> _Testo estratto_
^^^^
Depressione e malattie somatiche nell’anziano
F. Cocita, L. Vernuccio, L.J. Dominguez, F. Inzerillo, M. Barbagallo
U.O.C. di Geriatria e Lungodegenza, Dipartimento delle Patologie Emergenti e della Continuità Assistenziale
Azienda Ospedaliera Universitaria Policlinico Paolo Giaccone, Palermo
INTRODUZIONE E CENNI EPIDEMIOLOGICI
La depressione rappresenta un problema globale di salute pubblica, soprattutto nella popolazione anziana, sia per motivi epidemiologici per la sua elevata incidenza e frequenza in questa fascia di popolazione, sia per motivi sociali in quanto si associa frequentemente ad uno stato di disabilità sociale e funzionale e di perdita di autonomia ed autosufficienza per chi ne è affetto.
La prevalenza della condizione varia notevolmente non solo in base all’età ma anche in relazione al setting di rilevazione: sul territorio la prevalenza di depressione maggiore negli anziani è intorno all’1-3%, e sintomi depressivi si riscontrano in circa il 10-15% dei soggetti, mentre nei soggetti istituzionalizzati (strutture residenziali di lungo-assistenza, RSA, case protette) una depressione maggiore si riscontra in circa il 15% dei soggetti e sintomi depressivi in circa il 30-40% dei residenti anziani (Beekman AT, Br J Psychiatry 1999).
FATTORI PREDISPONENTI E CIRCOLI VIZIOSI TRA DEPRESSIONE E MALATTIE ORGANICHE
Nel soggetto anziano sono molti i fattori psicodinamici che possono contribuire allo sviluppo di un disturbo depressivo: la perdita di salute, dei propri affetti, del lavoro e della propria autonomia. La presenza di depressione a sua volta ha un impatto sia sulla salute peggiorando la mortalità e la comorbilità legata alla patologia di base, sia sulla capacità funzionale peggiorando la qualità di vita, aumentando il rischio di disabilità, di perdita di autonomia ed autosufficienza, causando ulteriore stress nel paziente e nella famiglia.
Molte malattie organiche si associano ad un disturbo depressivo maggiore o a sintomi depressivi. Anche se in passato pochi studi hanno attenzionato l’effetto della depressione sullo stato di salute generale dell’anziano, oggi è ampiamente riconosciuto lo stretto legame tra depressione e malattie somatiche. Diversi recenti studi hanno dimostrato come esista un rischio maggiore di sviluppare un disturbo depressivo nei soggetti (principalmente anziani) affetti da una o più patologie organiche acute e soprattutto croniche. Tra le più studiate ricordiamo patologie cardiovascolari (cardiopatia ischemica, scompenso cardiaco, ictus), le patologie endocrine e dismetaboliche (diabete mellito di tipo 2, ipotiroidismi, etc.), malattie neurologiche (Morbo di Parkinson e Malattia di Alzheimer), patologie neoplastiche, patologie osteoarticolari, patologie dell’apparato respiratorio etc. (Allen KP, Can Fam Physician 1981), (Tabella 1).
^^^^
(Voci di dati raccolte)
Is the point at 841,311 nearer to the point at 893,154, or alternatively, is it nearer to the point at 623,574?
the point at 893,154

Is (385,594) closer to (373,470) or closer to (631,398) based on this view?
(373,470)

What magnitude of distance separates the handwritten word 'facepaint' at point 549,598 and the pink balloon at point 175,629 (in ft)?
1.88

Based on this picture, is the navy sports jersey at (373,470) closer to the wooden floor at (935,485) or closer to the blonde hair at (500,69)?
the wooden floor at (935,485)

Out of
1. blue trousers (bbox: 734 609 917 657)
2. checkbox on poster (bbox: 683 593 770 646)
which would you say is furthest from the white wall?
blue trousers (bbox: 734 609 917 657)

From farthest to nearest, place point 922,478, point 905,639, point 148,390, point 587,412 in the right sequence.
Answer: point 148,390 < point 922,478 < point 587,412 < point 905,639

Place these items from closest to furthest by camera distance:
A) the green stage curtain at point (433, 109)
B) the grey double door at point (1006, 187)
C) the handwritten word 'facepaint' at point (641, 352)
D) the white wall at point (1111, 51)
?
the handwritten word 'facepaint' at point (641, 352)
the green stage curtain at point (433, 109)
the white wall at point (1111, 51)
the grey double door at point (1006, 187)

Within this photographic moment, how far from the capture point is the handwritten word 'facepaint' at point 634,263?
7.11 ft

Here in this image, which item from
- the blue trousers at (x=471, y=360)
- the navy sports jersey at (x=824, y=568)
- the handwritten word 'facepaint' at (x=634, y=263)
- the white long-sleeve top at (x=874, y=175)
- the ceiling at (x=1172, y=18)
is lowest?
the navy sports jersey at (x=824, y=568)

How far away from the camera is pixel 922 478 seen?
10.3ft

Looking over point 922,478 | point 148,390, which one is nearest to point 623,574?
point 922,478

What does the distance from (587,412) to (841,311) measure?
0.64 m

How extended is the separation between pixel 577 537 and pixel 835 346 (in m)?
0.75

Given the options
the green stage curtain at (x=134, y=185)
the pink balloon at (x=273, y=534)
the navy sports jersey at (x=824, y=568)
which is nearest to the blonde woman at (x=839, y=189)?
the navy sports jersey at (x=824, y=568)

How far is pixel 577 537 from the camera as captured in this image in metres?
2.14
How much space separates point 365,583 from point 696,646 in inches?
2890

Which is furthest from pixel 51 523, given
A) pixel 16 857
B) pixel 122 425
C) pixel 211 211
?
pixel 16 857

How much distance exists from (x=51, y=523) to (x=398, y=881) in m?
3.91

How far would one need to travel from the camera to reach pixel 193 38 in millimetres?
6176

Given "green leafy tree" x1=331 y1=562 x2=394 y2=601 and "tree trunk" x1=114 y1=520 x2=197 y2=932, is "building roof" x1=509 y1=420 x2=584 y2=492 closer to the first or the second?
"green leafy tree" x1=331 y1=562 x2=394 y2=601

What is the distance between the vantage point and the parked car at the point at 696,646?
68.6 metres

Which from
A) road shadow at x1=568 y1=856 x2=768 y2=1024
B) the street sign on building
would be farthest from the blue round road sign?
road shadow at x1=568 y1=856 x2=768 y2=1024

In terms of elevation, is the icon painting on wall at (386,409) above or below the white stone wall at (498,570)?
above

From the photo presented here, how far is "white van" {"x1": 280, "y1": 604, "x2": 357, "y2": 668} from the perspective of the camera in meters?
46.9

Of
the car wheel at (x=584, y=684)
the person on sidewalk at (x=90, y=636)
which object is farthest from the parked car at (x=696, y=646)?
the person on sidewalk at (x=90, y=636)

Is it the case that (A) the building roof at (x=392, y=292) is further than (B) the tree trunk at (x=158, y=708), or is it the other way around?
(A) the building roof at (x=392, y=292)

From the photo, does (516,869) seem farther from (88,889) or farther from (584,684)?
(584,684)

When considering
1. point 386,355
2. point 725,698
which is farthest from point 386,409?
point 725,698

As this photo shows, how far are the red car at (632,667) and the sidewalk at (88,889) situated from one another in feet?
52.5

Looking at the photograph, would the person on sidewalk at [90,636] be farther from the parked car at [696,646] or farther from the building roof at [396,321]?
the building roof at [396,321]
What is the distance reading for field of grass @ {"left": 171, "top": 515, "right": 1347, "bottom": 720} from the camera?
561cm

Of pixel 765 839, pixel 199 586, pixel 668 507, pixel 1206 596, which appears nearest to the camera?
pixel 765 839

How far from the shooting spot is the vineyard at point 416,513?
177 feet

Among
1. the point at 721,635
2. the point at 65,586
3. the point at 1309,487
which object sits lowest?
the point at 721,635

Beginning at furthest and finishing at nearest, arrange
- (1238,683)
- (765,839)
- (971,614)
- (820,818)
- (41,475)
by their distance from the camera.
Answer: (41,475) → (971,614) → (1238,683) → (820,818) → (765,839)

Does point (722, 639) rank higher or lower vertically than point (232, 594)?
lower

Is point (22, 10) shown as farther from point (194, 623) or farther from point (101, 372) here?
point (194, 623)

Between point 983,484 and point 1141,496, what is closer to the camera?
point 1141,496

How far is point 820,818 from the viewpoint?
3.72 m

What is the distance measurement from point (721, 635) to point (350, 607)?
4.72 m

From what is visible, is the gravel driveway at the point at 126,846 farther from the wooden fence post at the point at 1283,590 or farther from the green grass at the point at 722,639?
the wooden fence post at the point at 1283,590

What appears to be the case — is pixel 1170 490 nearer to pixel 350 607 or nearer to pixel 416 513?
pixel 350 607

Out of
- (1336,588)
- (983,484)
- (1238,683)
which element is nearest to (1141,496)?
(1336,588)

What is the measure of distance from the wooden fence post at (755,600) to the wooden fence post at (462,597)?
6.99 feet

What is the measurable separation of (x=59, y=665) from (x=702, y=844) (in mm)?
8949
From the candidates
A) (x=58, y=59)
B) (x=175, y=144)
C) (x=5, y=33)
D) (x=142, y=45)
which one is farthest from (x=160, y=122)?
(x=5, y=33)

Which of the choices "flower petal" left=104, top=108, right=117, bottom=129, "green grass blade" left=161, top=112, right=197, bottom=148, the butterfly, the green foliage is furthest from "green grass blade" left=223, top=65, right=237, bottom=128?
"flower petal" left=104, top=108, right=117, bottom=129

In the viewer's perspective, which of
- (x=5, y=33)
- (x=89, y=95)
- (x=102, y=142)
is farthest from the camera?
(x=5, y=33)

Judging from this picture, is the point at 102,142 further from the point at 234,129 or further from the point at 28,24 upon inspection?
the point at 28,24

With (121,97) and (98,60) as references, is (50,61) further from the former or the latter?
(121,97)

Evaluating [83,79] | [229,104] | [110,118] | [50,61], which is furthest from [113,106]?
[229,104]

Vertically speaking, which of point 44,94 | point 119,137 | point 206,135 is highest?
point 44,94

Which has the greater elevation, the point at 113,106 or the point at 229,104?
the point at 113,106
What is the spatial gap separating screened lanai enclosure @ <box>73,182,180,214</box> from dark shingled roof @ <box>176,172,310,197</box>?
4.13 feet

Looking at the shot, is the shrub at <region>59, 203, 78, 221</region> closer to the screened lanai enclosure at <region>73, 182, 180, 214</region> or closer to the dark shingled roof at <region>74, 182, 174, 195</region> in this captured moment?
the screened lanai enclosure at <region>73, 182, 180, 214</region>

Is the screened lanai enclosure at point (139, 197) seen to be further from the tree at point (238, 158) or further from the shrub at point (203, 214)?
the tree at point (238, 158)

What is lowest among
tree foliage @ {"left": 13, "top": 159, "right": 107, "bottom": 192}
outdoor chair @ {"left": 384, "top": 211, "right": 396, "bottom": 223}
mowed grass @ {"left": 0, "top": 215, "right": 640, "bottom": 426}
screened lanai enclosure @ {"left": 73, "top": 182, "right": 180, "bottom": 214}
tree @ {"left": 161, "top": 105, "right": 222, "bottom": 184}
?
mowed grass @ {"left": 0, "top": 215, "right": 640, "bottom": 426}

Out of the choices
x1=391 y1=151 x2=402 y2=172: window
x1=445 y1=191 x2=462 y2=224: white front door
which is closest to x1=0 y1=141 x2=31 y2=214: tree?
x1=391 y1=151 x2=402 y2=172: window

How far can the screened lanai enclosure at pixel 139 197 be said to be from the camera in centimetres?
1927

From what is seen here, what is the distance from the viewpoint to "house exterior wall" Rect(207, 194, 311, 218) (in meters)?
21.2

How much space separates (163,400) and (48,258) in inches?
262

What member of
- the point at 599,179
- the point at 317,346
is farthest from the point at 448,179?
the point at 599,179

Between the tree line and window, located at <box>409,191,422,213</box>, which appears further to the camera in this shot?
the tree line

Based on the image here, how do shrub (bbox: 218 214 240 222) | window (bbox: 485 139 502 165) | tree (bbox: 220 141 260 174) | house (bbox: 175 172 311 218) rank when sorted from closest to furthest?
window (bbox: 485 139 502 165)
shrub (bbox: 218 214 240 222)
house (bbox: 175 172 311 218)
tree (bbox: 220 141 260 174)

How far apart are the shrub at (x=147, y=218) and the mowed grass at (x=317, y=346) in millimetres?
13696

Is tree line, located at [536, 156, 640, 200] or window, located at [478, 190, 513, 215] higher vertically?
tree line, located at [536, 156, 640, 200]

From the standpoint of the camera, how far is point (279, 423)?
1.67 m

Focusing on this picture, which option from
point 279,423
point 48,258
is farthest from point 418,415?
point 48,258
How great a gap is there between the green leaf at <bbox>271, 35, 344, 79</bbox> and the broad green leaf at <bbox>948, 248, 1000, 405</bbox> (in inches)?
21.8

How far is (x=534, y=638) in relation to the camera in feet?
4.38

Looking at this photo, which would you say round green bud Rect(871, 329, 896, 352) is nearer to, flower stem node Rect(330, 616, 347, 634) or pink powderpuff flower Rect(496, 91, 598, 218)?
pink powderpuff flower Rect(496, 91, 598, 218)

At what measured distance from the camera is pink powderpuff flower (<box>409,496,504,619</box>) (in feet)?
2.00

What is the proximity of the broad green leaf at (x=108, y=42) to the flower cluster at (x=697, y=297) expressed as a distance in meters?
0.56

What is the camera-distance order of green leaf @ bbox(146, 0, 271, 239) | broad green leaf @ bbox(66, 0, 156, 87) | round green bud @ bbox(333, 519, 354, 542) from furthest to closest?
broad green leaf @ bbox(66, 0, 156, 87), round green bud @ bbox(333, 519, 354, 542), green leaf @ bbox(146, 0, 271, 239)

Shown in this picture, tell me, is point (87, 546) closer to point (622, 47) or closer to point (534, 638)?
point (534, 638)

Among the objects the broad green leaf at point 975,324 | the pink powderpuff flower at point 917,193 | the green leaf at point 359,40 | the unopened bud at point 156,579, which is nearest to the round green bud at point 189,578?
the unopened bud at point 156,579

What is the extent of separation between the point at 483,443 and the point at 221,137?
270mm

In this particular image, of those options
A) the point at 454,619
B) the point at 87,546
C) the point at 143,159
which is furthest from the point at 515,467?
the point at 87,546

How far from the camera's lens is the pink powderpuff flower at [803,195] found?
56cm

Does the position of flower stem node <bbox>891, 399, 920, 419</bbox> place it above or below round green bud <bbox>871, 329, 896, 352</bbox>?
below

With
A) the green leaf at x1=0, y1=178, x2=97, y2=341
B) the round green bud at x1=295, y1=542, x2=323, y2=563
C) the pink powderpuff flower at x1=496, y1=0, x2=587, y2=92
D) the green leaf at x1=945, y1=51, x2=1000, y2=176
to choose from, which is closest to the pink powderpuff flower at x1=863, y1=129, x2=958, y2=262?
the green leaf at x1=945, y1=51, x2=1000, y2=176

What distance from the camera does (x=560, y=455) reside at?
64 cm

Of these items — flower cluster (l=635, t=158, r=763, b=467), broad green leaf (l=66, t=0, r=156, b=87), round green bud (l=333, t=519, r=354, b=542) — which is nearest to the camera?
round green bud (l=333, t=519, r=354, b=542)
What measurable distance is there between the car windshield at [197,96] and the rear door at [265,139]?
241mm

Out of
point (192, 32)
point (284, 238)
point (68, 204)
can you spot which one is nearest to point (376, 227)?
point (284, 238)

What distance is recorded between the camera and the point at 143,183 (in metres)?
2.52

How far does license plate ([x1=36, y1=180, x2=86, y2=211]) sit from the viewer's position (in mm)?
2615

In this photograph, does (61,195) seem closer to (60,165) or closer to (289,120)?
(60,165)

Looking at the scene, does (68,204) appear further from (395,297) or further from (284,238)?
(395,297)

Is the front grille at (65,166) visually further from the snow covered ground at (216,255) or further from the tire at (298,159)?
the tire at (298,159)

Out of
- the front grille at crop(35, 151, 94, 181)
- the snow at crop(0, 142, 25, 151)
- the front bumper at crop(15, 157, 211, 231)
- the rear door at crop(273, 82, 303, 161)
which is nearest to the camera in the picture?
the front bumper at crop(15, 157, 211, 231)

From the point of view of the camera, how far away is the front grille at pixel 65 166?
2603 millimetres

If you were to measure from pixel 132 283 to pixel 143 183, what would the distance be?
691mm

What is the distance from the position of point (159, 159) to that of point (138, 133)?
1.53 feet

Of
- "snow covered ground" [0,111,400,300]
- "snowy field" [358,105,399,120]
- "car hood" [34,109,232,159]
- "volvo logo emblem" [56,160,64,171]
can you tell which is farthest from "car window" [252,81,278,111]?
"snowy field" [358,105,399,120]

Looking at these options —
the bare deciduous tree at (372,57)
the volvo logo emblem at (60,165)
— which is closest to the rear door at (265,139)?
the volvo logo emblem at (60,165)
^^^^
> _Compiti richiesti_
1. Elenca tutte le categorie di patologie che il testo sulla depressione nell'anziano cita tra le più studiate in associazione al disturbo depressivo.
2. Rispondi a ciascun quesito sul testo sulla depressione nell'anziano, uno per riga.
(a) Qual è la prevalenza della depressione maggiore negli anziani sul territorio?
(b) In quale percentuale dei residenti anziani istituzionalizzati si riscontrano sintomi depressivi?
(c) Quali sono i fattori psicodinamici che possono contribuire allo sviluppo di un disturbo depressivo nel soggetto anziano?

> _Risposte per compito_
1.
- Patologie cardiovascolari (cardiopatia ischemica, scompenso cardiaco, ictus)
- Patologie endocrine e dismetaboliche (diabete mellito di tipo 2, ipotiroidismi, etc.)
- Malattie neurologiche (Morbo di Parkinson e Malattia di Alzheimer)
- Patologie neoplastiche
- Patologie osteoarticolari
- Patologie dell'apparato respiratorio

2.
(a) Intorno all'1-3%.
(b) In circa il 30-40%.
(c) La perdita di salute, dei propri affetti, del lavoro e della propria autonomia.